> _PASSAGE PROVIDED_:
☆ ☆ ☆

Luckily, after finishing my second report, Prof. Alex Bouchard-Côté had just returned from a sabbatical. I have to say that Alex was a crucial factor in my decision to come to UBC, because he was one of the few Bayesians here, his curriculum is impressive, and his research on MCMC methods is very motivating. So I went to talk to him and offered to work on the paper by Knowles and Ghahramani (2011), which he accepted. I also took the liberty of asking him permission to join his reading group, and he was very welcoming about it. I have thoroughly enjoyed every meeting (in fact, I will be presenting next week about perfect sampling).

Back to paper. This work proposes the Nonparametric Sparse Factor Analysis (NSFA) model. Recall the standard construction of Factor Analysis: \[ Y = GX + E \]

where $Y$ is the data (a $D \times N$ matrix), $X$ is matrix of size $K \times N$ containing $K$ latent factors, $G$ is the loading matrix of the $D$ objects onto the $K$ factors. In short, the NSFA uses an Indian Buffet Process (IBP) in the prior of $G$ to allow for an unbounded number of latent factors, while at the same time imposing sparsity on the weights.

This report was definitely the one in which I spent more time. I had to quickly learn about the IBP (my only exposure to nonparametric Bayes had been the lecture by Prof. Broderick I mentioned above), as it was a key aspect of the paper. Thus, I spent a lof of time deriving its properties, some of which are missing from the papers in which it is presented. So if you are also looking for those derivations, take a look at the report! Although, there was one particular equation that I could never derive. I even made a question in stackexchange about it which still hasn’t been asnwered and that earned me the “tumbleweed badge”!.

☆ ☆ ☆

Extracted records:
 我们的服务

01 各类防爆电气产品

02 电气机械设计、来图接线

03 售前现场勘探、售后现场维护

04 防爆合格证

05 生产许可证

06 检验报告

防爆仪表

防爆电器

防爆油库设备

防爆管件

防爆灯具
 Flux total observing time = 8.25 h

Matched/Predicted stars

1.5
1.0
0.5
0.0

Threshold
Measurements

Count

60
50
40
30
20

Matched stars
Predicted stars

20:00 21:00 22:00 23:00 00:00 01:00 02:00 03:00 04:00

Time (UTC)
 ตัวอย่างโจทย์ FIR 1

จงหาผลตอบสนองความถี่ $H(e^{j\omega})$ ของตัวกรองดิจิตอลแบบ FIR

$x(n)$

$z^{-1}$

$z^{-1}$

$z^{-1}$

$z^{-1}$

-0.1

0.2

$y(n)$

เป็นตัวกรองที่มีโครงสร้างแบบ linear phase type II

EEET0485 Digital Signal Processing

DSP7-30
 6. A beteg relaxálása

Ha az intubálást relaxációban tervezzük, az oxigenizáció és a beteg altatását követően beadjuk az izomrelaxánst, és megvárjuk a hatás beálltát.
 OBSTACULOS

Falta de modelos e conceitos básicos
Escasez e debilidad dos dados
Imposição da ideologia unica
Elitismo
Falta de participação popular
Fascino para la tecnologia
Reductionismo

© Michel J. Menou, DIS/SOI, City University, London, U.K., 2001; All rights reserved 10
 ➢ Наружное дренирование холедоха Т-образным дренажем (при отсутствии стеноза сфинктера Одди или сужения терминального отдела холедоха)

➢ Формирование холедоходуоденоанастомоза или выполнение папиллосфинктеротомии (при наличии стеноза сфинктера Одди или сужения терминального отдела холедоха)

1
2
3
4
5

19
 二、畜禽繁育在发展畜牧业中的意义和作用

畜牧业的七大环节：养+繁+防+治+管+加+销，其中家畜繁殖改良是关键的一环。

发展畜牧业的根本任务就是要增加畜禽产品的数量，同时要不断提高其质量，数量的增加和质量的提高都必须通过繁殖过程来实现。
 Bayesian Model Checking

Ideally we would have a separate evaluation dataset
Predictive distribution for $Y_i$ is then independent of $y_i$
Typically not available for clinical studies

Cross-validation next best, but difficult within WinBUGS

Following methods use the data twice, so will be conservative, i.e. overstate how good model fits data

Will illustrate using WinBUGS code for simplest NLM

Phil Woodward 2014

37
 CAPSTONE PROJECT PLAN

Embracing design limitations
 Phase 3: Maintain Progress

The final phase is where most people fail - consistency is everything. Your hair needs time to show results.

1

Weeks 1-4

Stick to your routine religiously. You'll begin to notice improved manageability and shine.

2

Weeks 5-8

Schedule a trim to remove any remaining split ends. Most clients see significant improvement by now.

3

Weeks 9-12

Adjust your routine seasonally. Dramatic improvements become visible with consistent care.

☆ ☆ ☆

> _PROBLEM DESCRIPTION_:
In the passage on the sparse factor analysis paper, what does the NSFA model place in the prior of $G$? Use only the passage to respond, without drawing on the rows.

> _WRITTEN SOLUTION_:
An Indian Buffet Process (IBP).